Érase que se era, un orgasmo al que le gustaba hacerse notar, alargarse en el tiempo, poseer cada poro, incluso a veces remolonear, pero siempre aparecía desde aquella primera vez.
Se pasó años manifestándose cuando le convocaban, hasta que algo cambió. De pronto un día era otra voz la que le llamaba, ya fuera con manos, lenguas o pollas.
Estaba acostumbrado a responder a unas manos, y a las vibraciones que susurraban su nombre, pero la novedad le puso nervioso, y se bloqueó.
Fue tal el bloqueo que le costó años dejarse ver en compañía de terceros. Lo intentaba, lo intentaba también con las manos de siempre y las de terceros, pero nunca salía cuando alguien más observaba. Era un orgasmo con miedo escénico.
En ocasiones tentaba dejarse llevar, salir y poseer el cuerpo que lo ansiaba; hasta que recordaba que ese cuerpo estaba junto a otro al que no conocía, entonces frenaba en seco y no atendía a razones.
Tuvo que trabajar mucho para aprender a salir con las manos o las vibraciones de siempre cuando alguien más miraba. Pero lo acabó logrando. Hizo que el placer y la tensión sexual se liberara por completo, alegrando ese cuerpo que lo deseaba, y también al que le acompañaba.
Y aunque había supuesto un gran paso, y estaba comenzando a luchar intensamente contra el miedo escénico, todavía le faltaba algo por lograr. Debía conseguir salir a la llamada de otras manos, otras lenguas, otras pollas. Algo que no resultó nada fácil. Jura que lo intentaba, pero que las manos eran torpes, las lenguas impacientes y las pollas, bueno, las pollas no sabían.
Hacía auténticos esfuerzos por dejarse llevar, sospechaba, tanto como temía, que no sería capaz de hacerlo nunca, que se perdería la experiencia de atender la llamada de un tercero, y resultó ser así; al menos por mucho tiempo.
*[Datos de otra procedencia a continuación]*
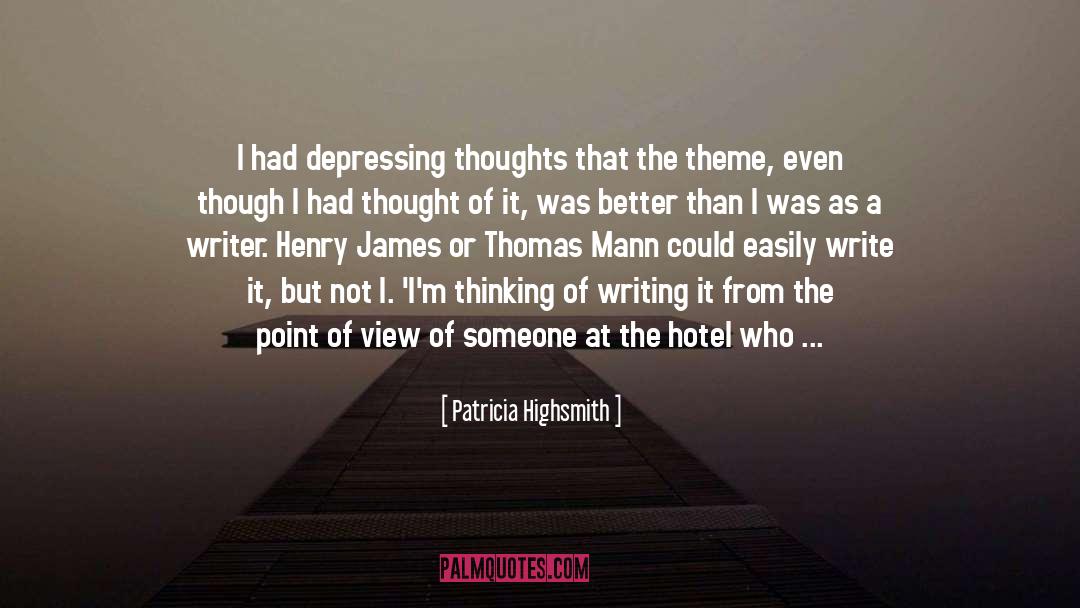 I had depressing thoughts that the theme, even though I had thought of it, was better than I was as a writer. Henry James or Thomas Mann could easily write it, but not I. 'I'm thinking of writing it from the point of view of someone at the hotel who ...

[ Patricia Highsmith ]

PALMQUOTES.COM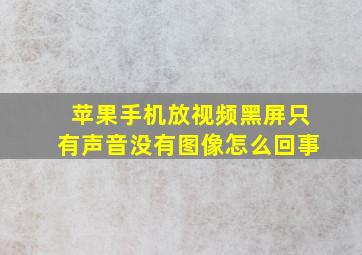 苹果手机放视频黑屏只有声音没有图像怎么回事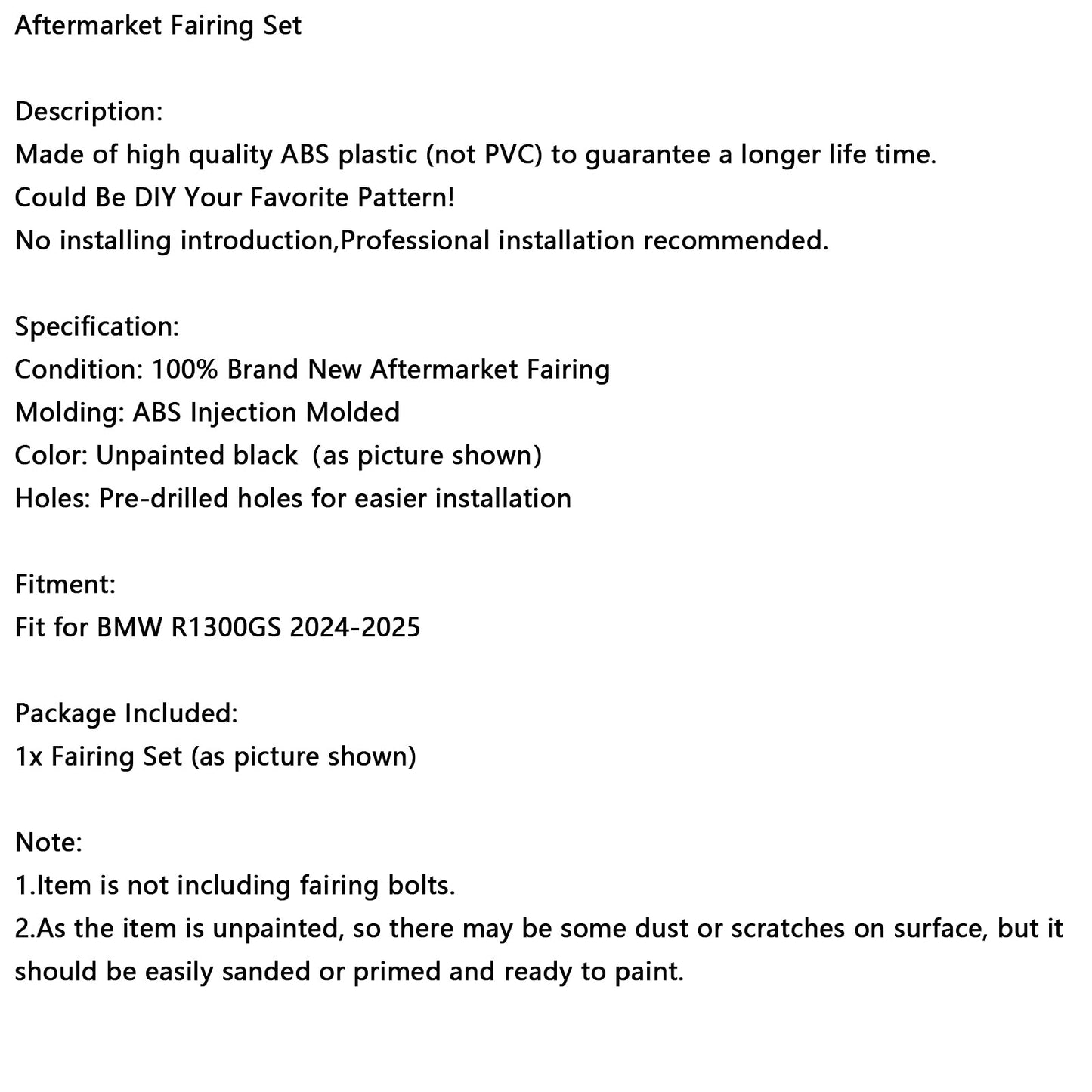 Aftermarket Fairing Set

Description:
Made of high quality ABS plastic (not PVC) to guarantee a longer life time.
Could Be DIY Your Favorite Pattern!
No installing introduction,Professional installation recommended.

Specification:
Condition: 100% Brand New Aftermarket Fairing
Molding: ABS Injection Molded
Color: Unpainted black (as picture shown)
Holes: Pre-drilled holes for easier installation

Fitment:
Fit for BMW R1300GS 2024-2025

Package Included:
1x Fairing Set (as picture shown)

Note:
1.Item is not including fairing bolts.
2.As the item is unpainted, so there may be some dust or scratches on surface, but it should be easily sanded or primed and ready to paint.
No fue hasta que una lengua especial tuvo la paciencia necesaria para convencerlo que se atrevió a salir. Sin intervención de las manos de siempre, sin las vibraciones que tan bien conocía.
Una lengua paciente, unas manos hábiles, unas sensaciones que hacían inevitable que el orgasmo rompiera con ese miedo, esa última barrera, llenando el ambiente de placer y satisfacción a un nivel desconocido hasta el momento.
Pero, a pesar de que con esa lengua, esas manos, y por supuesto esas sensaciones, apareciera con algo de paciencia; se retraía de nuevo cuando no se tenía ese tiempo, la lengua cambiaba o las manos se movían torpes.
El orgasmo con miedo escénico no había desaparecido. Tan solo elegía muy bien con quién, y en qué momento, hacía que el miedo desapareciera. Elegía momentos y personas muy concretas, aquellas con quienes la conexión iba más allá de lo físico, esas que se tomaban el tiempo de convencerlo, las que sabían qué hacer para que se sintiera lo suficientemente a gusto como para salir sin que las manos de siempre o las vibraciones amigas tiraran de él.
Descubrió entonces que no era miedo escénico, si no que si tiene un público que no lo va a apreciar como a él le gusta, prefiere no salir a escena a menos que le obliguen.